概述
说起‘爬虫’,大家第一映像是这是个很酷的东西,听起来很厉害的样子。一般人对爬虫的理解就是这样了,不会对爬虫有一些深入的思考。
我眼中爬虫的意义:爬虫是我们在信息化社会中获取信息最有效的工具.
大数据的时代已经来临,基于大数据的数据挖掘,个性化推荐等领域都如火如荼。爬虫是个人获取大数据非常有效的工具。
大学毕业设计时的课题是实现一套股票题材的文本理解系统,输入是一段文本(股评,财经评论等),系统会输出文本是推荐买入,持仓还是卖出。基于大量样本数据的情况下,使用了决策树,随机森林,支持向量机3种不同的机器学习算法来训练模型,然后根据训练得到的模型来给出预测。
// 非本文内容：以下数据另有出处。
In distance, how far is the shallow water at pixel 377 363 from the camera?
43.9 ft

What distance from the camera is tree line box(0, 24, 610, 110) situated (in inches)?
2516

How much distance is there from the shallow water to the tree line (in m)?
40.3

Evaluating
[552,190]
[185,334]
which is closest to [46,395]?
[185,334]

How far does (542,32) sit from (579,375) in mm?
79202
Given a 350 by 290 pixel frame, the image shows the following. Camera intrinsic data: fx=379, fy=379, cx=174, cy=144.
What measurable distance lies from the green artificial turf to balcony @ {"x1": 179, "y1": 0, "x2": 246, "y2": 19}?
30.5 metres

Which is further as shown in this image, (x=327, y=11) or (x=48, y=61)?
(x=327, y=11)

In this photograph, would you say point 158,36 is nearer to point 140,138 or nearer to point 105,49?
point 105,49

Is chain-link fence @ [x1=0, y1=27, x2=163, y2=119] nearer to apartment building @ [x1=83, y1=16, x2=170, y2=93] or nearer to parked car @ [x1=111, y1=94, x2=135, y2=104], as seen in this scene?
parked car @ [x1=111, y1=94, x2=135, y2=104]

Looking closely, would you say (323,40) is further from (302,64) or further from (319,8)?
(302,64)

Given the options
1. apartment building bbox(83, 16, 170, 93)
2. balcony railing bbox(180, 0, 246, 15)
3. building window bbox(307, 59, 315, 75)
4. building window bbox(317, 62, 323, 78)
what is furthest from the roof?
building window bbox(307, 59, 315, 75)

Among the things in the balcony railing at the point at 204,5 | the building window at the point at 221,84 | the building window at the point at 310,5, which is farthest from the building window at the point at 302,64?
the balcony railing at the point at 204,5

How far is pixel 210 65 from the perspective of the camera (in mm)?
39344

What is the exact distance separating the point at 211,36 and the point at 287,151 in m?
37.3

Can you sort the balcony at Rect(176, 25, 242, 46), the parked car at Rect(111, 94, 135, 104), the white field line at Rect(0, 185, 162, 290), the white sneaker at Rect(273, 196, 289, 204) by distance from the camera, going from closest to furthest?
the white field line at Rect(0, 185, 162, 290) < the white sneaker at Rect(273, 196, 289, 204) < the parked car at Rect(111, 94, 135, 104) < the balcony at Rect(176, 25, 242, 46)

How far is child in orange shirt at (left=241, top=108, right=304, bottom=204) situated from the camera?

这实际就是目前淘宝,百度等各大互联网公司广泛使用的个性化推荐系统的原型。这里面非常重要的是需要有大量的样本的数据来训练预测模型,获取的大量的数据就得依靠爬虫了。
大数据时代的生产模式:
获取数据(爬虫等) —- 数据处理(数据挖掘,机器学习等)
爬虫工作原理
首先爬虫是什么?
网络爬虫(又被称为网页蜘蛛,网络机器人,在FOAF社区中间,更经常的称为网页追逐者),是一种按照一定的规则,自动的抓取万维网信息的程序>或者脚本。
我们使用的互联网是网状的,一个一个WEB页面通过各种各样的方式链接在一起,就像一个蜘蛛网一样。我们实现的程序或脚本就像一只虫子一样从这个页面爬到另一个页面,抓取其中的信息,所以形象的称这样的工具为爬虫。
爬虫程序一般需要实现以下几点:
- 爬取网页:发送和接收HTTP(或HTTPS)请求
- 提取数据:解析获取到的HTML内容,从中提取需要的数据
- 爬取范围:指定程序爬取的网页范围,包括如何从一个页面转移到另一个页面,爬取页面的终止条件等
python爬虫实战
选择python 来实现爬虫,而不是自己更熟悉的C++,是因为python 有非常多网络相关的标准库,在网络方面用起来更方面些。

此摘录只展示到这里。